Add cache_control markers to content blocks that should be cached:

curl "https://<ENV_ID>.api.tcloudbasegateway.com/v1/ai/cloudbase/v1/messages" \
-H "Content-Type: application/json" \
-H "Authorization: Bearer <YOUR_API_KEY>" \
-H "anthropic-version: 2023-06-01" \
-d '{
"model": "hy3-preview",
"max_tokens": 1024,
"system": [
{
"type": "text",
"text": "You are a legal document analysis expert. Here is a complete contract specification (50,000 words)...",
"cache_control": {"type": "ephemeral"}
}
],
"messages": [
{"role": "user", "content": "Find the penalty clauses in this contract"}
]
}'

The first request writes the system prompt to cache.

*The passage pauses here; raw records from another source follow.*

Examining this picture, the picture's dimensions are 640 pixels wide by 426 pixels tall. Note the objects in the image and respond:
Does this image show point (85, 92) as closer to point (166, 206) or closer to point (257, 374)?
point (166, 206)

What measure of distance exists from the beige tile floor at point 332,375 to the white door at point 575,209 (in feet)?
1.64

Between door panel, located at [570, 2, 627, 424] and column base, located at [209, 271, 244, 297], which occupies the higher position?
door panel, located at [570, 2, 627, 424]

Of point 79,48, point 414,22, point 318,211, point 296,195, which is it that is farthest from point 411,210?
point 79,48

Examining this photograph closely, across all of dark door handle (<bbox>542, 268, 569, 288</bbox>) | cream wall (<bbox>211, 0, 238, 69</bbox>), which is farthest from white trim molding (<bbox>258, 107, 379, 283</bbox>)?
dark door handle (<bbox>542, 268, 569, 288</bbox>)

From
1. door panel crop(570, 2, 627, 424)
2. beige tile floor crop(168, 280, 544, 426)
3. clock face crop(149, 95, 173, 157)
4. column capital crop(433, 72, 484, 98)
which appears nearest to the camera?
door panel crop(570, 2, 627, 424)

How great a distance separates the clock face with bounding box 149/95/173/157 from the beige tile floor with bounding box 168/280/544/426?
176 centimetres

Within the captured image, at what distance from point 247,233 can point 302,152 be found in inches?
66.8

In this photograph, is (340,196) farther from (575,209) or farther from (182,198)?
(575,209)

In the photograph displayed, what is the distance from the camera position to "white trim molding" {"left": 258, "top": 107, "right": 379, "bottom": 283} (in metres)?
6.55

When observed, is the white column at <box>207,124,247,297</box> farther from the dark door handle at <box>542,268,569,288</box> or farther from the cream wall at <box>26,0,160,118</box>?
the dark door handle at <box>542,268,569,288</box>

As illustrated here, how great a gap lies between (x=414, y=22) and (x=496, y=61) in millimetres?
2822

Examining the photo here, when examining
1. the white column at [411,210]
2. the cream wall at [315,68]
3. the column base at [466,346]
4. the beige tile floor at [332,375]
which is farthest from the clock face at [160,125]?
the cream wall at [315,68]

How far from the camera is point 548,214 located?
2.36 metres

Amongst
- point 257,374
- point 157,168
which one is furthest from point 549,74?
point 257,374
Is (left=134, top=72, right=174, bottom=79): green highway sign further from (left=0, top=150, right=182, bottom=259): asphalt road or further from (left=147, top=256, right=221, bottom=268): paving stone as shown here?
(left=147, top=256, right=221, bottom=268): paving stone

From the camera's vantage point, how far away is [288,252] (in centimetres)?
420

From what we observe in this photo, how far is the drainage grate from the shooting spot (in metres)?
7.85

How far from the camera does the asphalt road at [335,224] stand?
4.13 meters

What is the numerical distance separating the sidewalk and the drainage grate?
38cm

Subsequent requests with the same prefix will hit the cache, significantly reducing token costs.

Checking Cache Hits

Determine cache status through the usage field in the response:

{
"usage": {
"input_tokens": 350,
"output_tokens": 120,
"cache_creation_input_tokens": 4200,
"cache_read_input_tokens": 0
}
}
FieldDescriptionBilling
input_tokensInput tokens not cachedNormal price
cache_creation_input_tokensTokens newly written to cache~1.25x normal price
cache_read_input_tokensTokens read from cache~0.1x normal price

Logic:

  • cache_creation_input_tokens > 0: First write to cache (slightly more expensive)
  • cache_read_input_tokens > 0: Cache hit (only 10% of normal price)
  • Both are 0: Cache not used

Use Cases

ScenarioCache BenefitDescription
Long system prompt reuse⭐⭐⭐Thousands of characters of role settings, rules
Long document analysis⭐⭐⭐Put document in system, ask multiple questions
Fixed tool definitions⭐⭐Same tools list in every request
Multi-turn conversation⭐⭐Previous rounds' history gets cached
Single-round short chatNo repeated prefix, limited benefit

Cache Invalidation

The following situations cause cache misses:

ConditionDescription
Content changeCached prefix must exactly match; any character difference causes a miss
Tool definition changeAny field modified in the tools list
Cache expirationCache has a TTL (typically 5 minutes); expired caches need rewriting
Breakpoint limit exceededExplicit caching supports up to 4 cache_control breakpoints
tip

To maximize cache hit rate:

  1. Put fixed content (system prompt, tool definitions) at the beginning of the message list
  2. Avoid inserting dynamic information (like timestamps) in fixed content
  3. Keep tool definitions stable

Cost Optimization Example

Suppose your app has a 4000-token system prompt with 10 conversation rounds:

Without caching:

Per round input cost = 4000 × normal price
10 rounds total = 4000 × 10 × normal price = 40000 × normal price

With caching:

Round 1 = 4000 × 1.25 (write to cache)
Rounds 2-10 = 4000 × 0.1 × 9 (read from cache)
Total = 5000 + 3600 = 8600 × normal price

Saves approximately 78% of system prompt costs.